The Digital Privacy & Data Literacy project’s first learning modules are now available online!

These first modules teach the history and evolving role of the library in ensuring patron privacy and the basics of how information moves around the Internet.


Background

Libraries have served a critical role in providing free access to the web, especially to underserved populations. Librarians, policymakers, and other advocates often point to key challenges of accessibility, speed, and affordability, but too often missing from the conversation on digital inclusion is a host of critically important privacy considerations. The extent of government surveillance programs, differential treatment of online consumers (data profiling), and the need for protection of sensitive personal data have ramped up the urgency of addressing these matters.

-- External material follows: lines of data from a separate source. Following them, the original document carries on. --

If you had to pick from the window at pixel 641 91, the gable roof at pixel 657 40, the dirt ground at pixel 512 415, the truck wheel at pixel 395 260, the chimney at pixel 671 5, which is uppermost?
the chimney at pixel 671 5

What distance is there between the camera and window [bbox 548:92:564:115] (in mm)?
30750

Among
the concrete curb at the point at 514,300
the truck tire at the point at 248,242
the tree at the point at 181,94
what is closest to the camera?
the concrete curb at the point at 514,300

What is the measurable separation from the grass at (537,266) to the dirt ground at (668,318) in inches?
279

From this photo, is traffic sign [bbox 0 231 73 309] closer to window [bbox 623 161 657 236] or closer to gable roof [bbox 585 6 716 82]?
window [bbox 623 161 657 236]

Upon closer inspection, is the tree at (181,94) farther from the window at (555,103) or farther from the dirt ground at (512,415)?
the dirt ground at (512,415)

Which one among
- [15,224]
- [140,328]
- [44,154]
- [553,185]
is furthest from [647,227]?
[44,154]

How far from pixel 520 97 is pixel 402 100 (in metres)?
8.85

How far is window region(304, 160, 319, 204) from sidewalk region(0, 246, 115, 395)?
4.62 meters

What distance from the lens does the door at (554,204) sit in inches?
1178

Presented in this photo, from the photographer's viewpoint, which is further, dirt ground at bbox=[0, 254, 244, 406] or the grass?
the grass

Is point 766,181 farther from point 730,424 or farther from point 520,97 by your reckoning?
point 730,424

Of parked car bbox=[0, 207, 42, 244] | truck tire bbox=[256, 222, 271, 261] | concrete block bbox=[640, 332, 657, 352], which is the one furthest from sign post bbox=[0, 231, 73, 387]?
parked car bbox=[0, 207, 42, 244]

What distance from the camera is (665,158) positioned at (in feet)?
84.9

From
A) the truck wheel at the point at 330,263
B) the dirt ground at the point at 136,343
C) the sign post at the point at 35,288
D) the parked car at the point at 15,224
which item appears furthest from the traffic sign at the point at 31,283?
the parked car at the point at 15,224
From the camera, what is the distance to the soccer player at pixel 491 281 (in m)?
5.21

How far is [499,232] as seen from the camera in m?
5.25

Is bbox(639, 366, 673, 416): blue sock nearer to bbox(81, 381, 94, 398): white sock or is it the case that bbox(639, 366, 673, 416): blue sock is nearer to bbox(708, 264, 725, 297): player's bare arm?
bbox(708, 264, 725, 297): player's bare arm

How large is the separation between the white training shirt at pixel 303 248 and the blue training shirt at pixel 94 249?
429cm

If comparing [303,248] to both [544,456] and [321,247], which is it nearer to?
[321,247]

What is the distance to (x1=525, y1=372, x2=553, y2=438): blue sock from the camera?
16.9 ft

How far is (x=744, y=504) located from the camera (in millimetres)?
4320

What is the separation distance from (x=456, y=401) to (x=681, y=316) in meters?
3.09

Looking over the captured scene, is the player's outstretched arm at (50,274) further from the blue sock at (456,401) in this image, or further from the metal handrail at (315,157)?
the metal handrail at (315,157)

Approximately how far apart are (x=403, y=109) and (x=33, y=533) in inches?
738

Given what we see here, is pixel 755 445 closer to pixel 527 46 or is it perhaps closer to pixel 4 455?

The Digital Privacy & Data Literacy project is a training program that will engage more than six hundred information and library professionals in the New York metropolitan area. Building from and in a parallel with this New York area-focused effort, the project is building a set of online resources and learning modules.

Today’s Release

The first module contains three parts: an Interactive History that canvasses library-relevant laws, policies, and technology developments, as well as the evolving role of the library in ensuring patron privacy; an overview of challenges that libraries face when protecting the flow of patron data to and through libraries; and an outline of key factors influencing the nature of patron data flows to and through libraries.

The second module, Mapping Data Flows, helps explain how information moves around the internet when sending email or web browsing and highlights potential vulnerabilities within the library.

Both were developed from in-person workshops hosted at Brooklyn Public Library and funded through the Institute of Museum & Library Services. A second phase of workshops is underway, and additional modules will be available this summer.